Required tasks:
A: Summarize the blog post on weaving work into church life in two sentences.
B: Continue the blog post on work and church life from its final heading, in the same voice.

Source extract:
※

Weaving Work-Truth into Church Life (Part One)
“Shared church.” What does it mean? It’s a short handle for one-anothering, as members of Christ’s body use their Spirit-given gifts for the benefit of all. It also refers to the vital give-and-take between the church gathered and the church scattered.
Large blocks of scattered-church hours are spent on work. Some paid, some unpaid. So the gathered church needs to invest plenty of time preparing people to serve Christ in their work arenas. A while ago, someone asked me, “If you could plant it from scratch, what would a church look like that fully embodied a biblical theology of work and really empowered its members to be ministers in the workplace? What would it do?”
That question sent me searching. I’ve found several ways a “church-from-scratch” might incorporate what God has revealed about work into the agenda of its regular gatherings. Using these practices in a church with years or decades of history would be more difficult—though not impossible. I hope to unroll these ideas in future blogs. In this blog, I’ll try to set the stage for those that follow.
Daily Work Deserves Major Church Attention
Life as a Christ-follower includes more than work. So the focus on our daily labor should not suck all the air out of a church agenda. In Eph. 4:11-12, Paul directs church leaders to prepare God’s people for the work of serving. Believers do such serving in their marriages, in their parenting, in their neighborhoods, in their relationships with believers and unbelievers, in their use of money, and so on. Over the years, many churches have offered training in most of these areas.
But even though Christians spend so much of their serving time working, equipping them to do their daily work as a faith-worship offering has been missing from most fellowships. The multiple strands in the pattern for Kingdom-of-God living need to be woven firmly into the fabric of each congregation. Yet in most churches, the threads of work-truth are not in the “loom.” This void has created the need to focus extra attention on how to incorporate the theology of work into the very life of the gathered church.
What Is the “Theology of Work”?

※

Data extract:
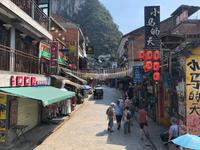 Yangshou 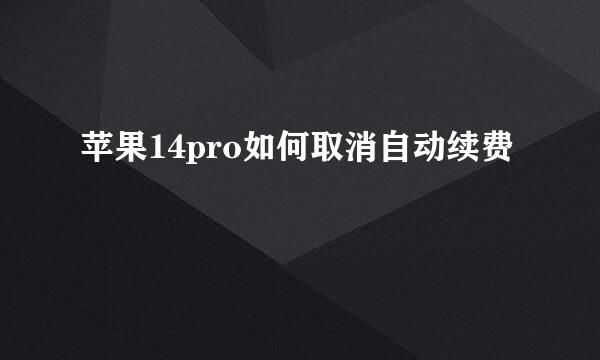 苹果14pro如何取消自动续费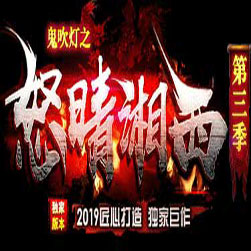 鬼吹灯之怒晴湘西单职业传奇版本-GOM引擎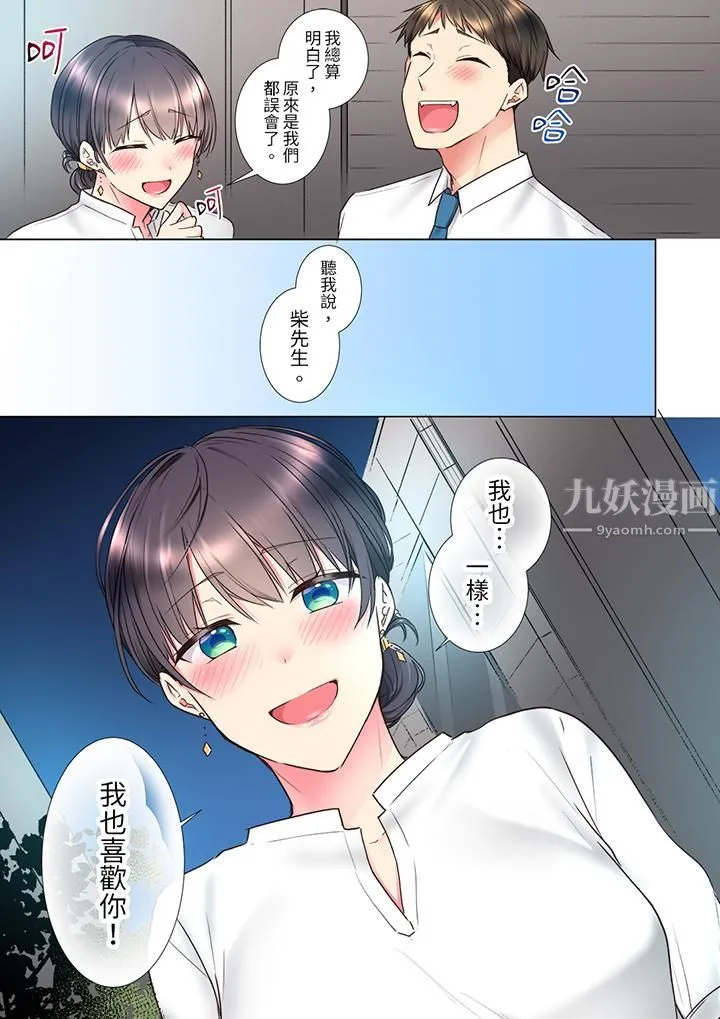 「这就…不做了吗？」女强人前辈的酒后撒娇SEX - 第23话 - page 12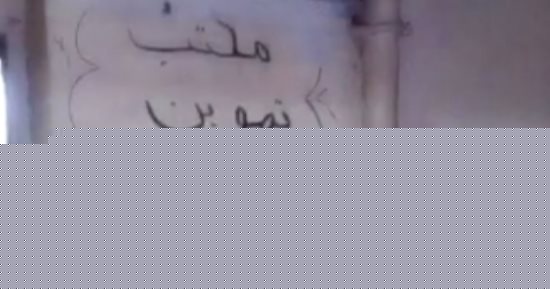 بالصور.. قارئ يرصد الإهمال وعدم نظافة داخل مكتب تموين الزيتون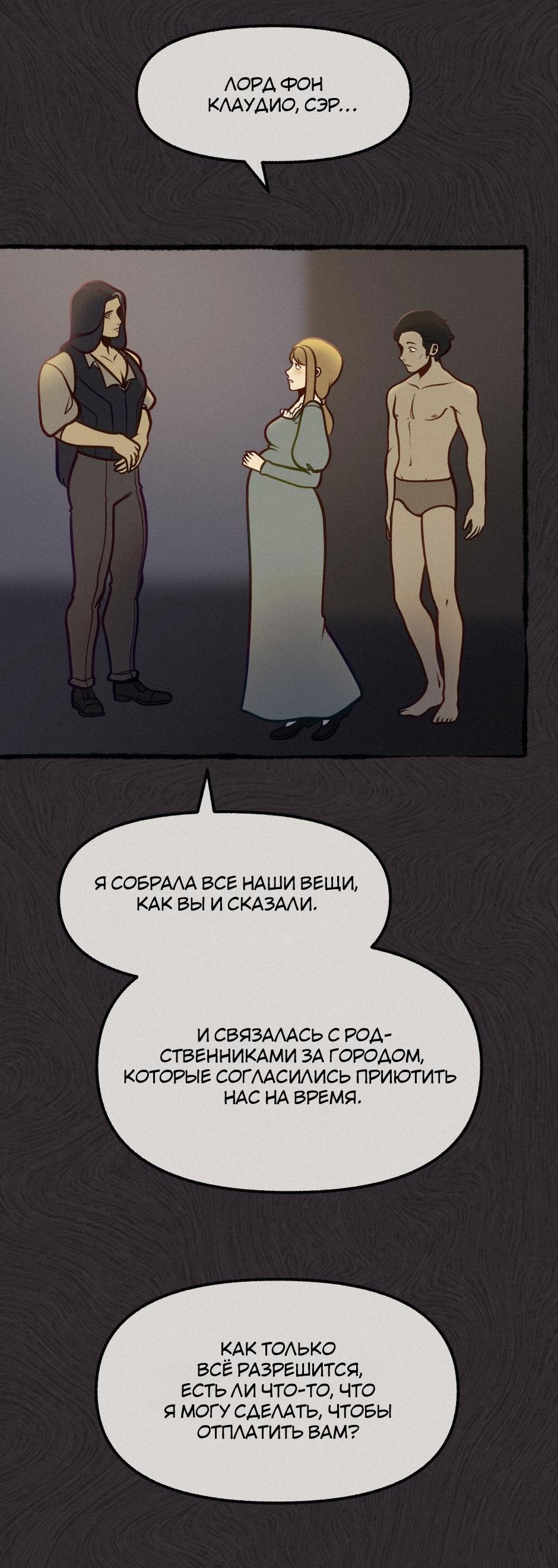 Манга Помощник некроманта - Глава 7 Страница 45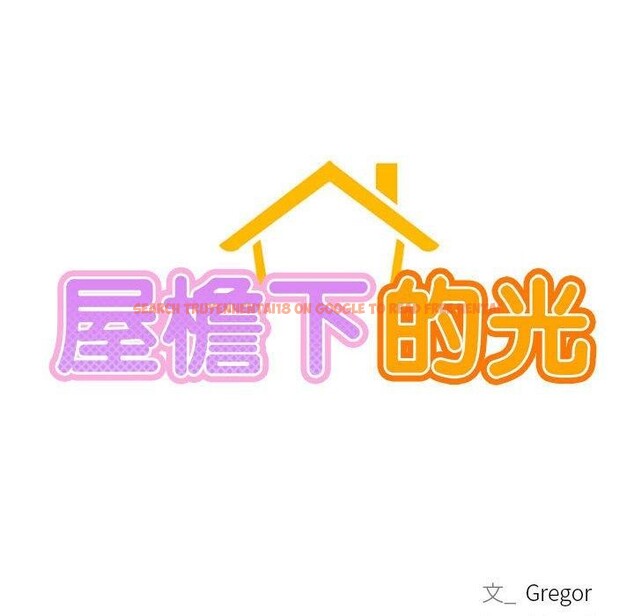 查看漫画屋檐下的光/當我們住在一起 - 第59話 - sayhentaiz.net中的2963642图片 查看漫画屋檐下的光/當我們住在一起 - 第59話 - sayhentaiz.net中的2963642图片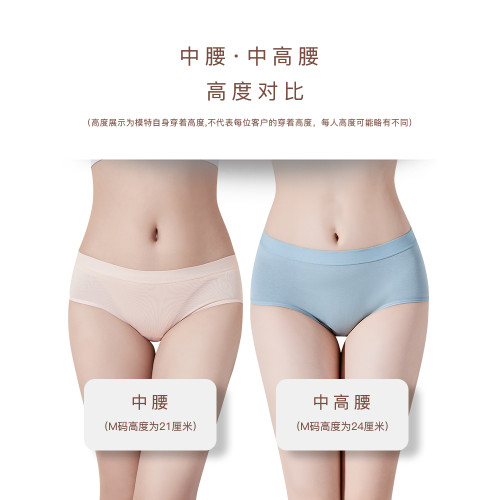 內褲女純棉襠中腰透氣簡約女生黑色運動100%全棉襠女士三角短褲 內褲女純棉襠中腰透氣簡約女生黑色運動100%全棉襠女士三角短褲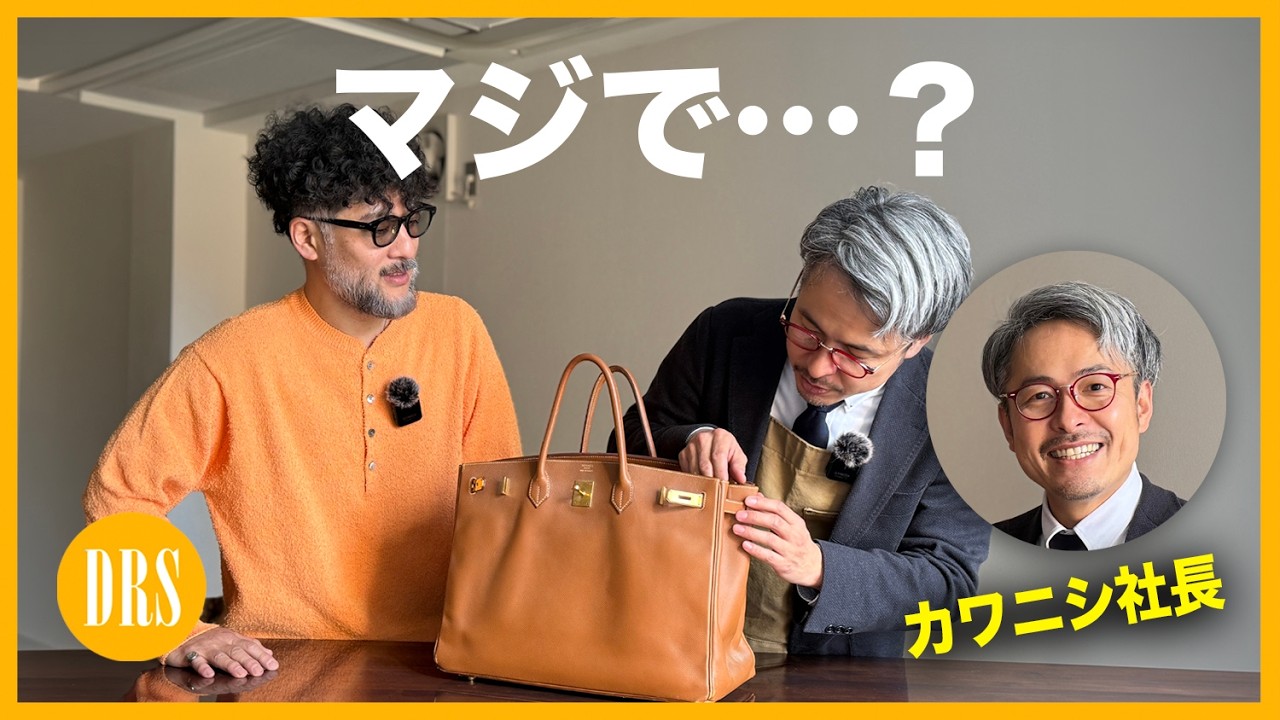 ⭕️⭕️⭕️⭕️に居た職人が作ったバッグ❤︎と言うフレコミでオーダーしたバーキン＾＾ Why is the Hermès Birkin the world's best? The CEO of Kawanishi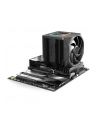 be quiet! Chłodzenie CPU Dark Rock Elite BK037 - nr 22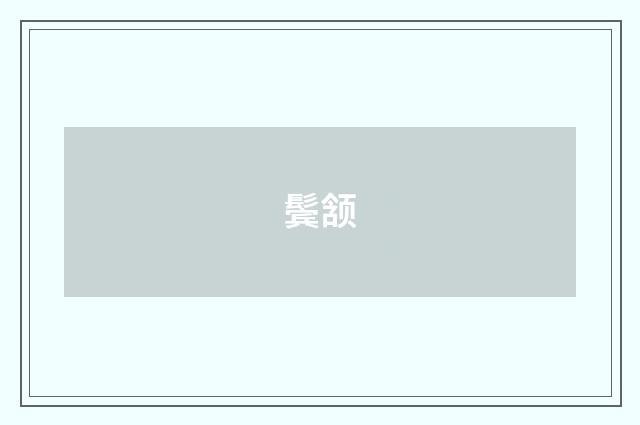 鬓颔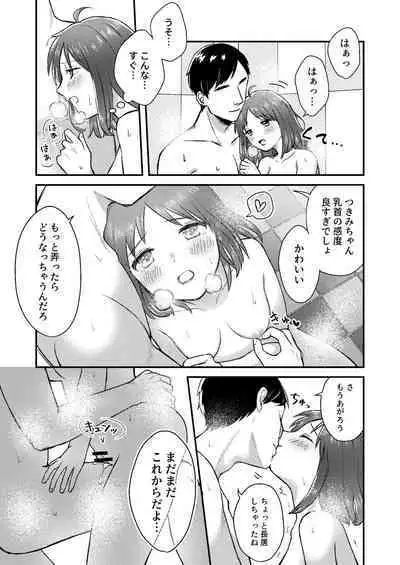 [Dolly-su] Nipuba- #1 Tsukimi-chan no Baai
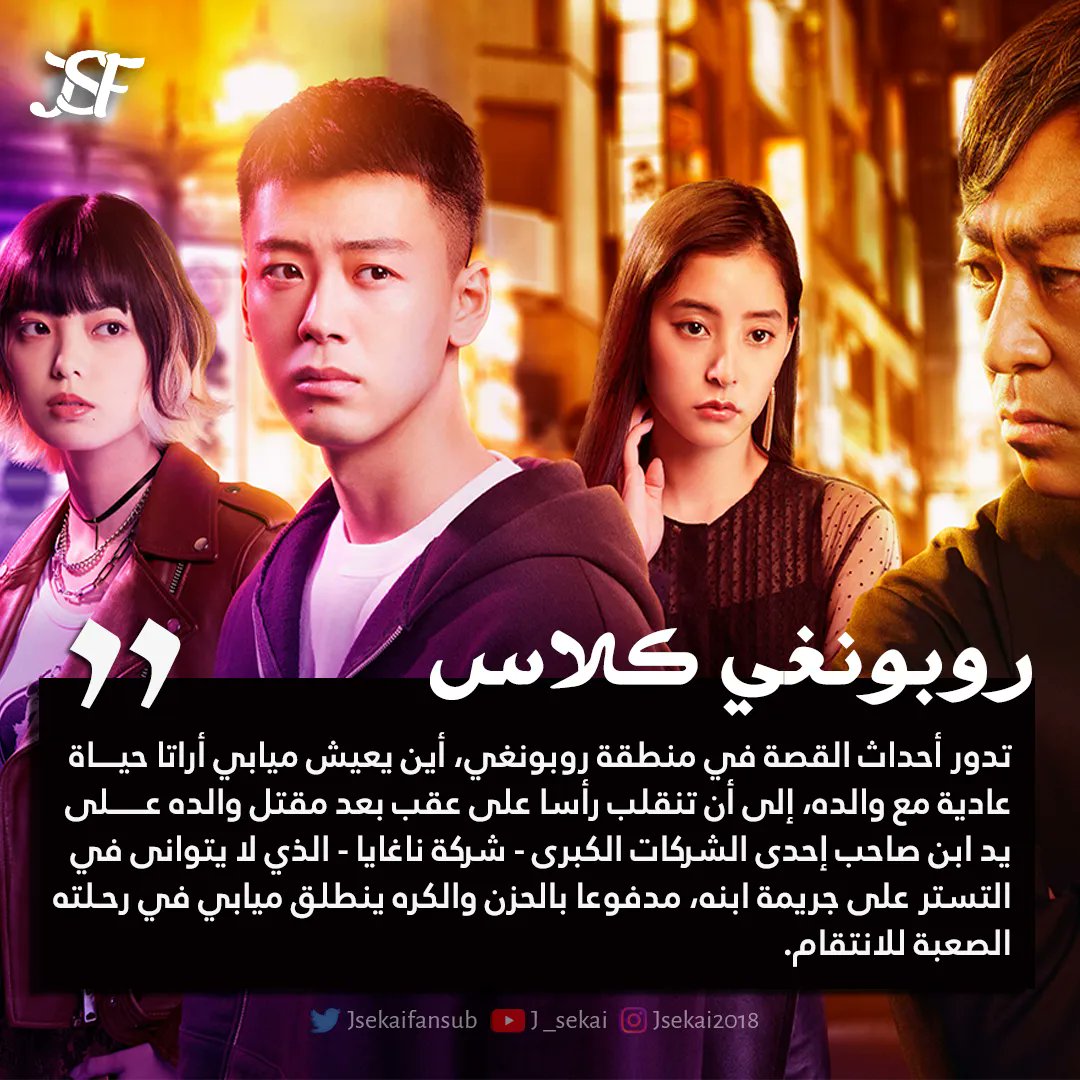 أهلا وسهلا يا حلوين~ عيدكم سعيد مرة ثانية وكل عام وانتو بخير🥰
.
.
نقدم لكم أول عيدية وهي عبارة عن الحلقة الأولى من الدراما المنتظرة #روبونغي_كلاس 😍💛
.
.
لا تنسوا دعمنا وتشجيعنا بالتعليق والنشر~ ومشاركتنا آراءكم على هاشتاغ #جيسيكاي 🤗
________

jsekaifan.wordpress.com/2022/07/10/%d8…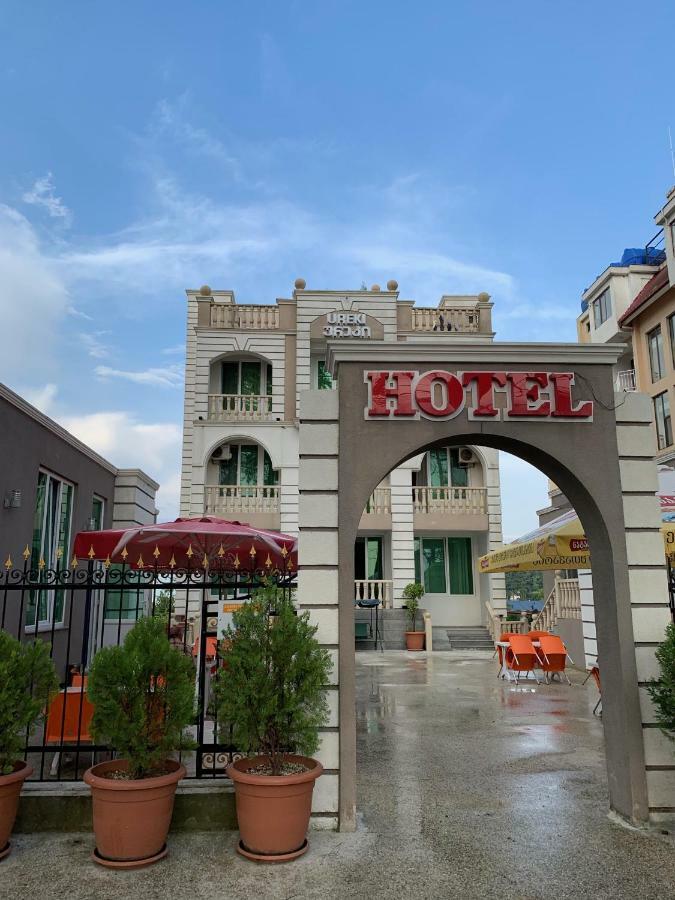Hotel Ureki Eksteriør bilde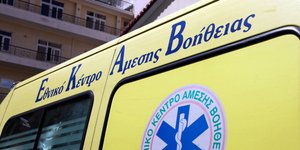 Ασθενοφόρο του ΕΚΑΒ -Φωτογραφία αρχείου: EUROKINISSI/ ΠΑΝΑΓΟΠΟΥΛΟΣ ΓΙΑΝΝΗΣ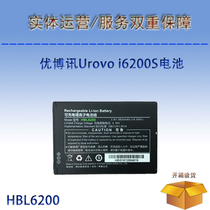 Eurovo Uboxun i6200S handheld mobile data acquisition terminal HBL6200 lithium battery board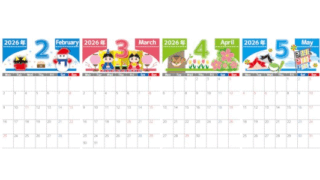 2026年版年間カレンダー♪A4縦型の月曜始まりでカラフルかわいいパッチワーク風！無料でダウンロードできます！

※

Task responses:
A: The blog post explains that "shared church" means members of Christ's body using their gifts for one another and the give-and-take between the church gathered and the church scattered, and because so many scattered-church hours go to work, the gathered church should prepare people to serve Christ in their work arenas. Although many churches have trained believers to serve in areas such as marriage, parenting, and money, equipping them for daily work has been missing, so the post calls for weaving the theology of work into congregational life and sets the stage for future posts on how to do so.

B:
The theology of work is the study of what God says about work. In Scripture, God has given us answers to important questions: How did work originate? Why does God want us to work? What about work and money? What guards us from overworking? Does our work accomplish anything of spiritual value? In Every Good Endeavor, Tim Keller and Kathryn Leary Alsdorf open Chapter One this way: “The Bible begins talking about work as soon as it begins talking about anything—that is how important and basic it is.”
The theology of work cannot replace the gospel. But the gospel must transform every square inch of our scattered-church lives. So right instruction on what Scripture reveals about work should take its proportional place in the menu of teaching about what Christians are to believe and to do. For most believers, paid or unpaid work claims a thick slice of life’s pie-chart. “Proportional,” then, should translate into a significant amount of teaching on work in a given year.
Truth or Tradition?
You’ve probably heard the saying, "The trouble with people is not that they don’t know but that they know so much that ain’t so." Along the way, church people absorb many ideas about work that just “ain’t so.” This means that much of the teaching on work will involve unlearning—clearing away debris deposited by many religious traditions.
One of those time-worn but unbiblical notions splits work into two tiers. There’s the upper level. So-called “spiritual work” is seen to be the kind God really cares about—working on a church staff, crossing a cultural boundary or an ocean to do work overseen by a mission board. Work of that sort. Then there’s the lower tier—so-called “secular” work, which includes pretty much everything else. Programming computers. Keeping books for a corporation. Flying commercial jetliners. Managing a household. God, according to this way of thinking, doesn’t value lower-tier labor nearly as much as he does the higher “spiritual work.”
Split-Level Living
Two-tiered thinking has consequences. Labeling some work as “spiritual” and other work as “secular” leads to split-level living. As a result, Christians must cope with a divided mindset, a double-mindedness. This produces what might be called the “present-body-absent-heart” syndrome. Yes, people show up for work, but their hearts are somewhere else. They wish for evenings or weekends, when they can engage in church activities that “really matter to God.” Or they bide their time until retirement sets them free to do something they see as spiritually significant.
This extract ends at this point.